Blade III, podobnie jak Grand X IN, został wyposażony w prawie niezmieniony system Android 4.0.4 bez żadnych nakładek. Pod tym względem dużo bliżej mu do Nexusów od Google?a niż Samsunga ze swoim TouchWizem czy HTC z Sense. Moim zdaniem to świetna decyzja - całość jest niezwykle spójna i minimalistyczna. Czerń w połączeniu z błękitnymi akcentami prezentuje się świetnie, a system sprawia wrażenie lżejszego niż jest w rzeczywistości.

Jednym z nielicznych dodatków od ZTE jest zmodyfikowany ekran blokady, który niespecjalnie przypadł mi do gustu. Aby odblokować telefon, musimy przez około sekundę przytrzymać umieszczony w centralnym miejscu okrąg z kłódką. Czasem zdarzało się, że przytrzymywałem palec o ułamek sekundy za krótko i zabawę trzeba było zaczynać od nowa. Nie znaczy to, że rozwiązanie zaproponowane przez chińskiego producenta jest złe, z pewnością jednak wymaga przyzwyczajenia.

Mi-Easy Acces, czyli menedżer blokady ekranu, dodaje do niego sześć skrótów do aplikacji pojawiających się po przesunięciu kłódki w dowolną stronę. Poza zmianą profilu dźwięku jest w pełni konfigurowalny: możemy wybierać dowolne programy zainstalowane na telefonie. Ponownie jednak rozwiązanie to wymaga przyzwyczajenia, bo często zdarzało mi się, że skróty albo się nie wysunęły albo zaraz to się chowały.

Do naszej dyspozycji jest aż dziewięć pulpitów, których podgląd uaktywniamy poprzez szczypnięcie, wtedy też możemy zmieniać ich kolejność lub usuwać zbędne. W menu głównym aplikacje mogą być wyświetlane na kilka sposobów - według naszej kompozycji, częstotliwości używania, daty instalacji lub alfabetycznie. Do wyboru, do koloru. Spodobała mi się także możliwość ukrywania niepotrzebnych aplikacji, których w standardzie znajdziemy całkiem sporo.
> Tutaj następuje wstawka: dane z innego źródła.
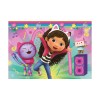 Clementoni Παιδικό Παζλ Super Color DreamWorks Gabbys Dollhouse 2x60 τμχ
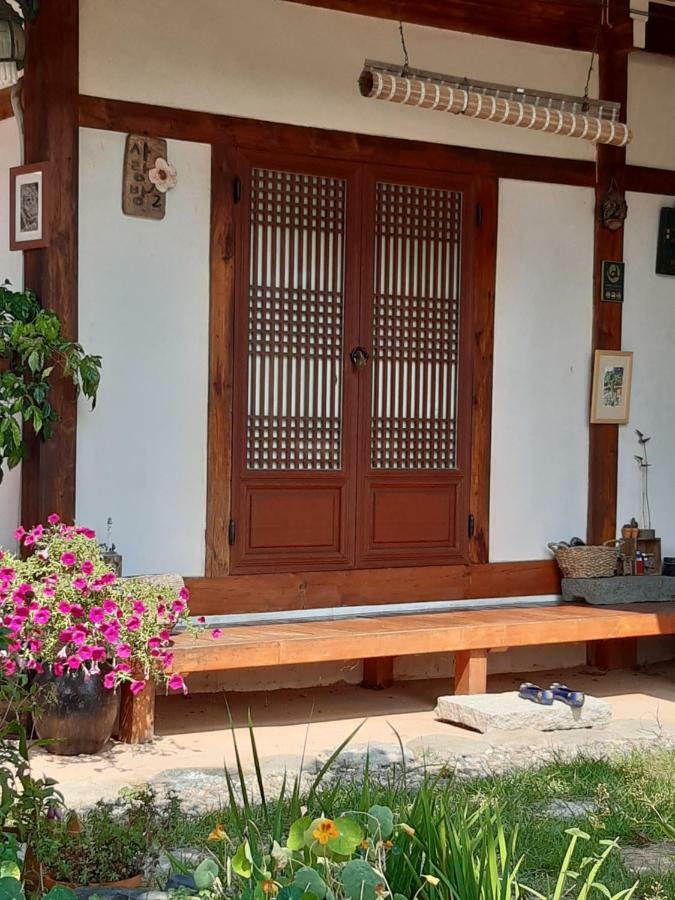 Gyeongju Guesthouse Huewon Exterior photo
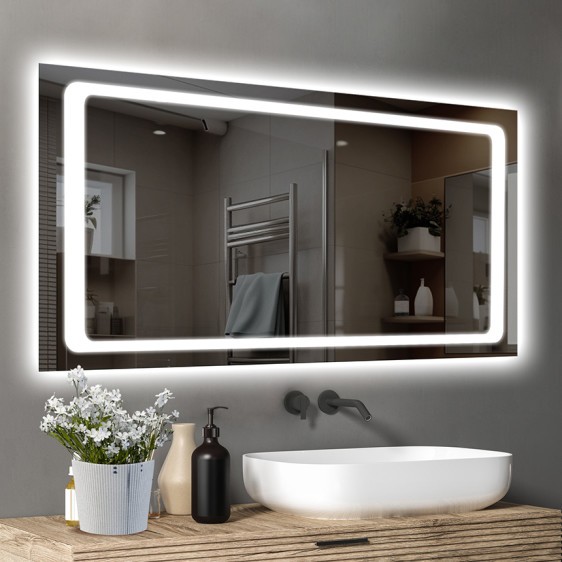 Adele spiegel + contourverlichting - Foto 5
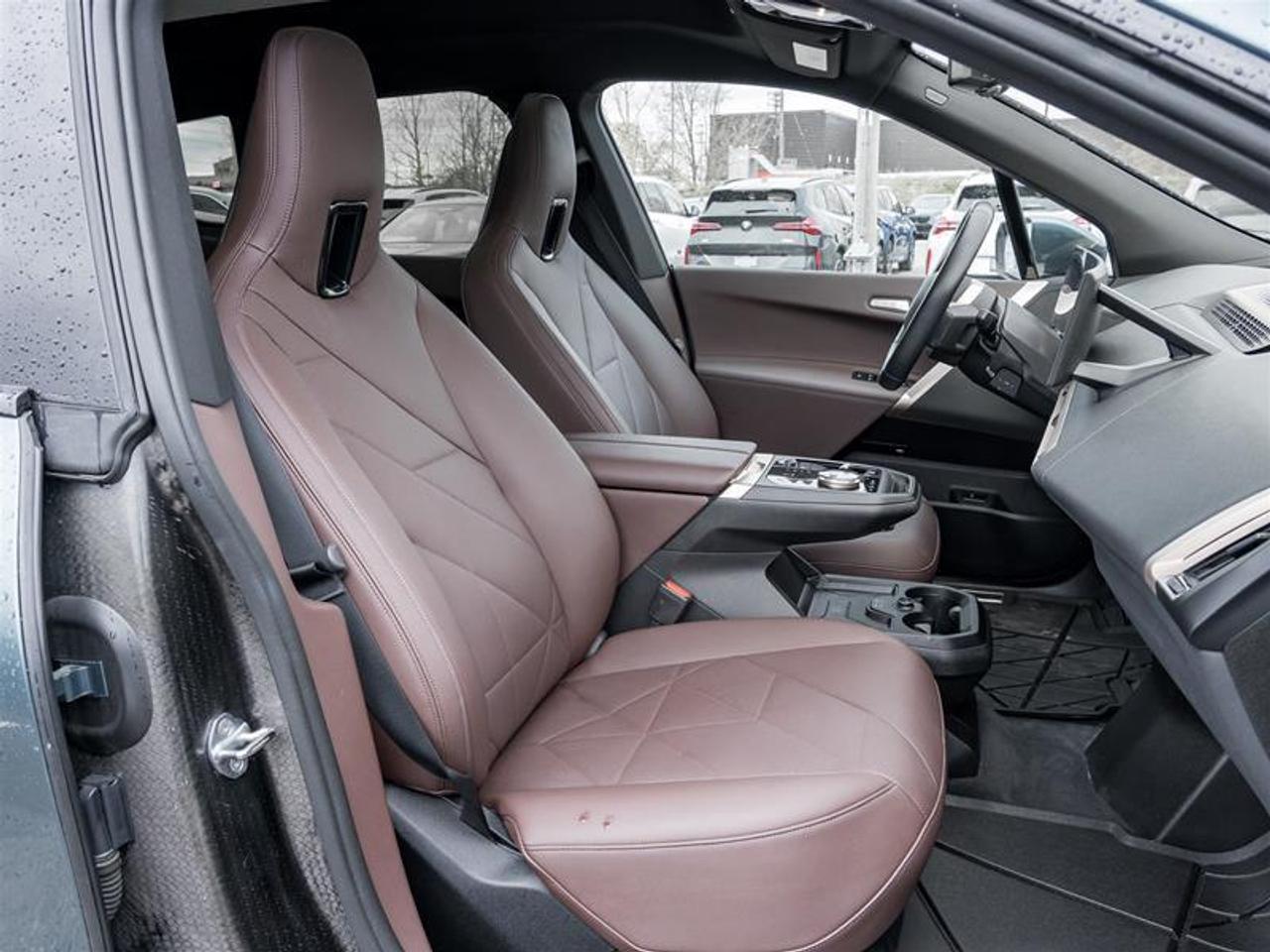 2023 BMW iX xDrive40 4dr All-Wheel Drive Sports Activity Vehicle Photo
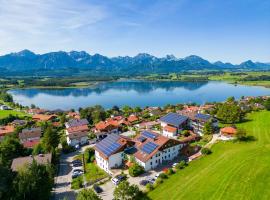 Biohotel Eggensberger, Hotel in Füssen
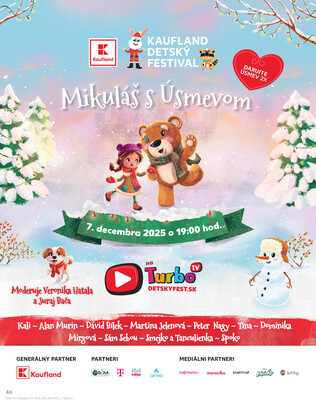 Kaufland 27.11. - 3.12. - Kaufland Liptovský Mikuláš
Dzięki temu nasze menu jest bardziej przejrzyste i to my decydujemy co się na nim znajdzie, a nie producent.

Bardzo dobrze została rozwiązana sprawa wysuwanej górnej belki, która oprócz powiadomień zawiera w sobie skróty do najczęściej używanych opcji. Z jej poziomu możemy jednym kliknięciem wyłączyć między innymi Wi-Fi, dane pakietowe, synchronizację danych czy GPS. Miła odmiana po pustej i niekonfigurowalnej belce jak w przypadku ostatnich modeli Sony i nie tylko.

Za obsługę dokumentów pakietu MS Office oraz PDF-ów odpowiada darmowa wersja aplikacji Documents to Go, która bez wykupienia pełnej wersji programu pozwala jedynie na ich podgląd. Niemniej jednak przeglądanie nawet dużych dokumentów odbywa się w zadowalającym tempie.